While it is possible to represent the entire OTel JSON data as a VARIANT
type (VARIANT docs),
user-defined types are more efficient and ergonomic in cases when the JSON schema is known in advance.
Custom types also have a smaller memory footprint and offer better type checking.
Feldera SQL allows us to define these custom types as follows:
CREATE TYPE KeyValue AS (
key VARCHAR,
value VARIANT
);
CREATE TYPE Event AS (
timeUnixNano CHAR(20),
name VARCHAR,
attributes KeyValue ARRAY
);
CREATE TYPE Span AS (
traceId VARCHAR,
spanId VARCHAR,
traceState VARCHAR,
parentSpanId VARCHAR,
flags BIGINT,
name VARCHAR,
kind INT,
startTimeUnixNano CHAR(20),
endTimeUnixNano CHAR(20),
attributes KeyValue ARRAY,
events Event ARRAY
);
CREATE TYPE Metric AS (
name VARCHAR,
description VARCHAR,
unit VARCHAR,
sum VARIANT,
gauge VARIANT,
summary VARIANT,
histogram VARIANT,
exponentialHistogram VARIANT,
metadata KeyValue ARRAY
);
CREATE TYPE LogRecords AS (
attributes KeyValue ARRAY,
timeUnixNano CHAR(20),
observedTimeUnixNano CHAR(20),
severityNumber INT,
severityText VARCHAR,
flags INT4,
traceId VARCHAR,
spanId VARCHAR,
eventName VARCHAR,
body VARIANT
);
CREATE TYPE Scope AS (
name VARCHAR,
version VARCHAR,
attributes KeyValue ARRAY
);
CREATE TYPE ScopeSpans AS (
scope Scope,
spans Span ARRAY
);
CREATE TYPE ScopeLogs AS (
scope Scope,
logRecords LogRecords ARRAY
);
CREATE TYPE ScopeMetrics AS (
scope Scope,
metrics Metric ARRAY
);
CREATE TYPE Resource AS (
attributes KeyValue ARRAY
);
CREATE TYPE ResourceMetrics AS (
resource Resource,
scopeMetrics ScopeMetrics ARRAY
);
CREATE TYPE ResourceSpans AS (
resource Resource,
scopeSpans ScopeSpans ARRAY
);
CREATE TYPE ResourceLogs AS (
resource Resource,
scopeLogs ScopeLogs ARRAY
);
The following graph illustrates the type hierarchy of the custom types defined above:
Now that we have the type definitions to represent the OTel data, we create tables.

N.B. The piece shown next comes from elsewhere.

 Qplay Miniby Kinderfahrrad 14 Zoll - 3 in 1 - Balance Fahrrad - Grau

Tables in Feldera model input data streams.
-- concat with the type declarations above
-- Input table that ingests resource spans from the collector.

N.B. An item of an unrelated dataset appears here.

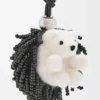 Igel-Anhänger aus Filz, Perlen und Kalbsleder Schwarz/Soft White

CREATE TABLE otel_traces (
resourceSpans ResourceSpans ARRAY
) WITH ('append_only' = 'true');
-- Input table that ingests resource logs from the collector.
CREATE TABLE otel_logs (
resourceLogs ResourceLogs ARRAY
) WITH ('append_only' = 'true');
-- Input table that ingests resource metrics from the collector.

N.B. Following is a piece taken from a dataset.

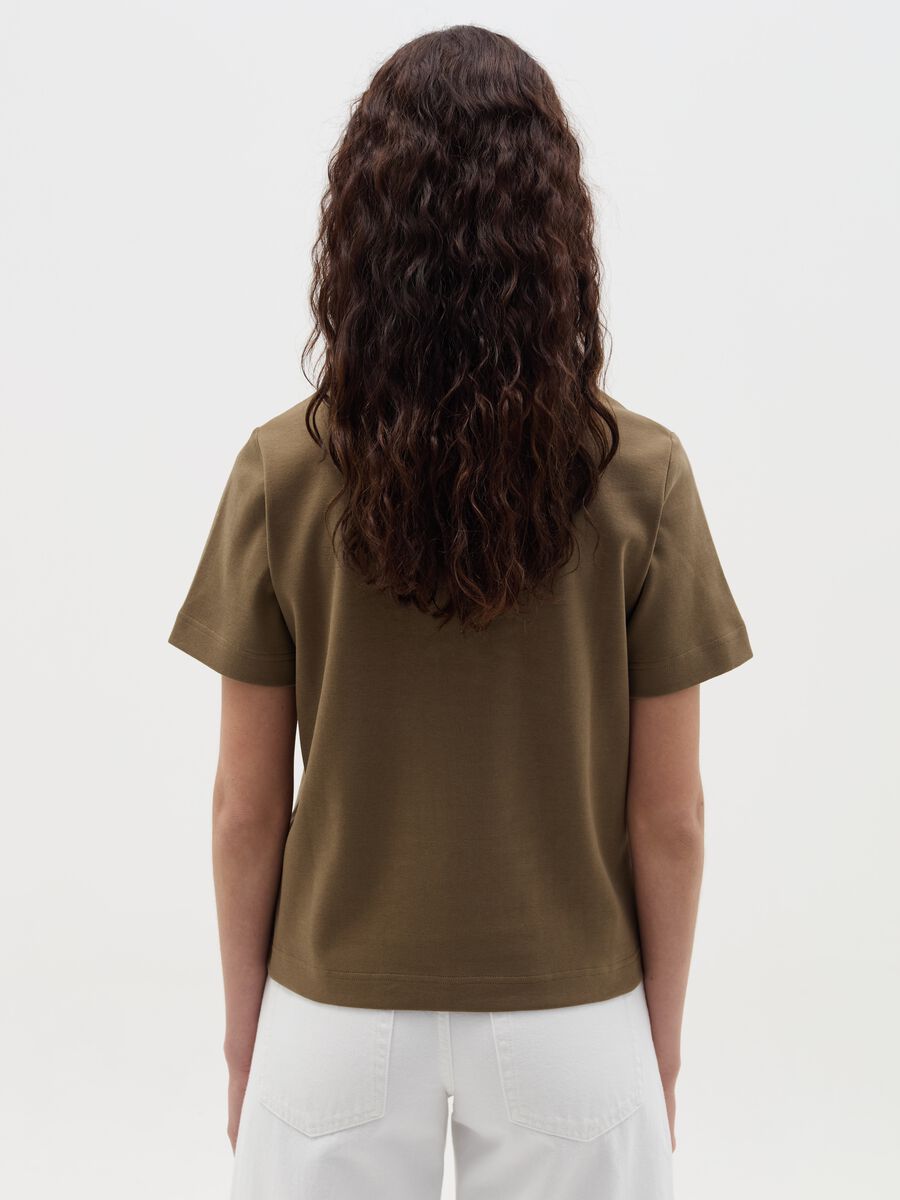 Solid colour T-shirt with round neck_3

CREATE TABLE otel_metrics (
resourceMetrics ResourceMetrics ARRAY
) WITH ('append_only' = 'true');
Feldera operates on changes, so any input may be an insertion or deletion.
Setting 'append_only' = 'true'
, allows Feldera to potentially optimize the programs better
and ensures only insertions are supported for this table.